# digital 3 in 1 marking mortise gauge by Rockler



## Howie (May 25, 2010)

Has anyone used this? If you have, is it worth it?


----------



## FatherHooligan (Mar 27, 2008)

Do you have a picture of it?


----------



## LeeBarker (Aug 6, 2010)

A marking gauge with a battery? Some ideas just seem, well, perhaps maybe a little bit overthought. Or, to put it slightly more concisely, stupid.

Kindly,

Lee


----------



## JoeLyddon (Apr 22, 2007)

Well,

*Here it is in it's beauty & Glory...*

... and I just gotta say… That looks like the most useless piece of Fad Junk I have seen in a long time!
... flimsy looking… The realization of a garage tinkerer… and it's ONLY $45.00

Sorry… this one does NOT turn me on!

IMHO, it's NOT needed or required in any shop…
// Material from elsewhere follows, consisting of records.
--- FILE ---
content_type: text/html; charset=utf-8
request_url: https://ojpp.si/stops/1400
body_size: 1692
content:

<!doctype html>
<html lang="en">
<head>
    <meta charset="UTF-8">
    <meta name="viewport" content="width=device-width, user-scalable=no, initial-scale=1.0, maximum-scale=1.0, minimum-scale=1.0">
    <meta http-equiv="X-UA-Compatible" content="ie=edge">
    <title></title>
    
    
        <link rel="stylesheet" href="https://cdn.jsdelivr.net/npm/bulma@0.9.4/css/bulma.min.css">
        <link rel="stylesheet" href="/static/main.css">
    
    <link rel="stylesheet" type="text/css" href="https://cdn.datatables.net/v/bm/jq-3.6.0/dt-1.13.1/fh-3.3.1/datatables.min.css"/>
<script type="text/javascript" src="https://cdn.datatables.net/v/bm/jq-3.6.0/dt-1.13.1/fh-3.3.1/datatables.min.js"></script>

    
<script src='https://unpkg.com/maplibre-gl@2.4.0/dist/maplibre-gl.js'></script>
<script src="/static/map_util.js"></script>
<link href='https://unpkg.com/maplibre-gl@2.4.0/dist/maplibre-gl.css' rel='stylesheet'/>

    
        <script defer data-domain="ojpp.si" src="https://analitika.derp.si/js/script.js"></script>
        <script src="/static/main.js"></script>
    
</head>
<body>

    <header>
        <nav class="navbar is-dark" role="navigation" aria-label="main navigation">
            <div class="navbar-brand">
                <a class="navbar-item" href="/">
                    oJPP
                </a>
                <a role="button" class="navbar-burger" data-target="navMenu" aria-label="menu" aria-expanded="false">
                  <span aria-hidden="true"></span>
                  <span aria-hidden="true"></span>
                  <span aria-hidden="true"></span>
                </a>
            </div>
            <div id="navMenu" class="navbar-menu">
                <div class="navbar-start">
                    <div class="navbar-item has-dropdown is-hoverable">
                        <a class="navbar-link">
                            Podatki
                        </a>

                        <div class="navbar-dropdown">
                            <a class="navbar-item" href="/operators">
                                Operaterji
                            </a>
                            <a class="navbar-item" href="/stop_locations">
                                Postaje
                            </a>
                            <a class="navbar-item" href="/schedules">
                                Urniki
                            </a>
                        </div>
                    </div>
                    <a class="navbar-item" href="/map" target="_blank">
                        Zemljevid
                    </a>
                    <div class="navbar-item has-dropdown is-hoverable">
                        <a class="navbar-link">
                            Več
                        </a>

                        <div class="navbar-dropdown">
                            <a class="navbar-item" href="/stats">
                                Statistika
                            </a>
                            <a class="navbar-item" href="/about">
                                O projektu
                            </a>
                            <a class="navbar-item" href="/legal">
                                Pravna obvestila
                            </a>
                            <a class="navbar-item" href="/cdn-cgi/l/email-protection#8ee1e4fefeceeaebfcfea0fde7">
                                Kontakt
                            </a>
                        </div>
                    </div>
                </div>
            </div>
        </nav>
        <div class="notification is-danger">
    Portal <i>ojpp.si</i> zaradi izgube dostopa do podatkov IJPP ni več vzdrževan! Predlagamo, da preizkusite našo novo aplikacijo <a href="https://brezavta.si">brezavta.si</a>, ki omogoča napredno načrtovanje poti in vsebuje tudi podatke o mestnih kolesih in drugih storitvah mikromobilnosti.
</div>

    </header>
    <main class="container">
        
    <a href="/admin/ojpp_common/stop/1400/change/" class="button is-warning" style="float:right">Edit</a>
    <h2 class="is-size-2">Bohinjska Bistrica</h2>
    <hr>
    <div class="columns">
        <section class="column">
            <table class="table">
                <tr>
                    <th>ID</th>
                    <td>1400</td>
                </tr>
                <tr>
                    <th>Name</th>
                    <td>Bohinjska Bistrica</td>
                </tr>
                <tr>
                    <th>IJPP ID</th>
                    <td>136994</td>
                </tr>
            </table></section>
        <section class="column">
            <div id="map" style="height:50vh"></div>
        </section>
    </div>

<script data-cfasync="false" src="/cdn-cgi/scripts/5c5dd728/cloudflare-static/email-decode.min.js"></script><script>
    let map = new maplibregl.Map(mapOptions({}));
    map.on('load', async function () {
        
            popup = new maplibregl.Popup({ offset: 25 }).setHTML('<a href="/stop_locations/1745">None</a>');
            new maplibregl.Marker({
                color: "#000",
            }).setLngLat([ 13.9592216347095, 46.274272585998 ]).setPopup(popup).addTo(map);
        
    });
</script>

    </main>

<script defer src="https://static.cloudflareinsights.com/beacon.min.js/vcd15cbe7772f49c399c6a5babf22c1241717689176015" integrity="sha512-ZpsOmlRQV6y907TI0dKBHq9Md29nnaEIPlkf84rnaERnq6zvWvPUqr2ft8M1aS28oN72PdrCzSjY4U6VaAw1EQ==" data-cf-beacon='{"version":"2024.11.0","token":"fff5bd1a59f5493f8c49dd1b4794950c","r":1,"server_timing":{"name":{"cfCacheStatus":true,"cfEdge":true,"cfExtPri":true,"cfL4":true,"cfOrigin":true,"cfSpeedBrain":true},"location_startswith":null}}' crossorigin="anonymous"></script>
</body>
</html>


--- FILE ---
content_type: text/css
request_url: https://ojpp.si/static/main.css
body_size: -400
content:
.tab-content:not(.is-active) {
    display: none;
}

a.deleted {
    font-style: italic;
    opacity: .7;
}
If you want an Measured mark, just use your Digital Micrometer to set your great old fashioned Marker! LOL


----------



## waho6o9 (May 6, 2011)

Thanks for the link Joe.
I think it would've been better with 
2 scribe's, nice idea though.


----------



## JoeLyddon (Apr 22, 2007)

LOL beautifully said…


----------



## MNWOODWORKER (Aug 1, 2008)

I have to agree, I have the Veritas wheel gauge and love it, no batteries or glitches to worry about and its cheaper!


----------



## OSU55 (Dec 14, 2012)

If you don't already have a marking gauge and digital calipers, it may be the way to go. Even if you do, marking gauges can be a pita to set with a ruler or calipers. This has the digital caliper built in. It has its place.


----------